In general, this paper introduces a novel graph neural network model, TWC-GNN, which utilizes higher-order topological structures and self-attention mechanisms. Compared to other baseline algorithms, TWC-GNN demonstrates superior capability to capture complex relationships and latent information within the network.

Table 3 Ablation Experiments on higher-Order Topological Structures and higher-Order Node Information.

Ablation study

We conducted a series of ablation experiments to determine the significance of higher-order node information and higher-order topological structures, as outlined in Table 3. The Transformer-GAT model incorporates higher-order node information in addition to the GAT model. The comparison of findings with the GAT model indicates that higher-order nodes possess significant latent information. The Centrality-GAT model incorporates higher-order topological features in addition to the GAT model. On the other hand, the EdgeAdj-Transformer-GAT model and the TWC-GNN model differ in terms of the edge matrix weights, which are restricted to binary values of 0 and 1. The empirical findings suggest that higher-order topological structures have superior capability in capturing intricate relationships inside the network, hence leading to enhanced accuracy of the model.

Fig. 6
figure 6

Data Visualization. Three citation datasets: Cora, Citeseer, and Pubmed. Visualize the dataset according to its own node connections and true labels (try to position the same type of nodes as close together as possible). Visualize the classification results using our model in the same position. Finally, dark color indicates accurate prediction and light color indicates wrong prediction.

Conclusion

In this paper, we have presented the TWC-GNN model, designed for the node classification task within directed graphs by leveraging higher-order topological structures and self-attention mechanisms. Specifically, we have introduced the concept of Centrality Information to quantify the reciprocal influence between central nodes and their neighboring nodes, allowing for a deeper understanding of intricate network relationships.
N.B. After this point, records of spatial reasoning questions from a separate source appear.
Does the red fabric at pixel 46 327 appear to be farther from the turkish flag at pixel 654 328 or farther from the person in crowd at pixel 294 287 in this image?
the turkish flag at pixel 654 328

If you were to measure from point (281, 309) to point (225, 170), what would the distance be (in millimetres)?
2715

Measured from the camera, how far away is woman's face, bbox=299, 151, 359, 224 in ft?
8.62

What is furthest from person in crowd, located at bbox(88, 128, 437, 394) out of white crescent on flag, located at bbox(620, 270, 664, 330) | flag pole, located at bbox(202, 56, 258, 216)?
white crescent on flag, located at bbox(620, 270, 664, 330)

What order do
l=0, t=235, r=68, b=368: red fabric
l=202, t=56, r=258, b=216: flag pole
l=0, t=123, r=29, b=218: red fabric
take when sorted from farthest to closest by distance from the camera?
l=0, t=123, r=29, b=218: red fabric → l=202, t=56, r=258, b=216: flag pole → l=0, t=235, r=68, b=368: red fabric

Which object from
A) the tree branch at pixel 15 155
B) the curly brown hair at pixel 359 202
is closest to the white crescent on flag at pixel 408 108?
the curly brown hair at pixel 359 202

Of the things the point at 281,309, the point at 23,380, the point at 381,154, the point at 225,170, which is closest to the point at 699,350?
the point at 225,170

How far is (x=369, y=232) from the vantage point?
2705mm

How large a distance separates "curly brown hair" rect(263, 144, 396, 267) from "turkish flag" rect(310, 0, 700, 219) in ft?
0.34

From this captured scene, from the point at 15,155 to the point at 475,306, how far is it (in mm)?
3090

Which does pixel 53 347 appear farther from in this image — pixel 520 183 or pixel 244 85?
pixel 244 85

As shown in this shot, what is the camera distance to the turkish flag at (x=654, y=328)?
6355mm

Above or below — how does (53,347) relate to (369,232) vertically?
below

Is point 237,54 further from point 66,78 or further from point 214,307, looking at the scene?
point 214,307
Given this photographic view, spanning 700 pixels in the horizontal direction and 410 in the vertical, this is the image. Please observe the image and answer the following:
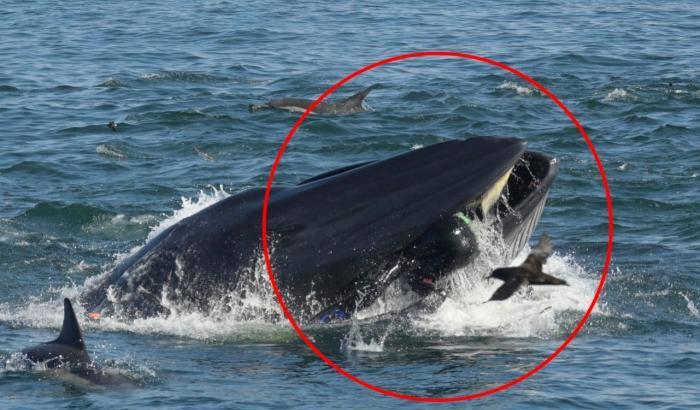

Additionally, we have incorporated a Transformer-based self-attention mechanism using Laplacian Eigenvector Encoding to extract higher-order node information, which plays a crucial role in understanding the structure of directed graphs. The TWC-GNN model further refines node representations by using the GAT approach to focus on first-order information, balancing global and local node interactions. Through extensive experiments on citation network datasets, we have demonstrated the effectiveness of our model in node classification tasks. A series of ablation studies have shown that the performance of TWC-GNN is significantly influenced by the integration of higher-order topological structures and higher-order node information. In conclusion, our findings highlight the importance of higher-order structural information in directed networks, providing a strong foundation for future research in complex graph-based learning tasks. The proposed TWC-GNN model offers a promising approach for extracting and leveraging global and local graph features, enabling more accurate and efficient node classification in directed networks.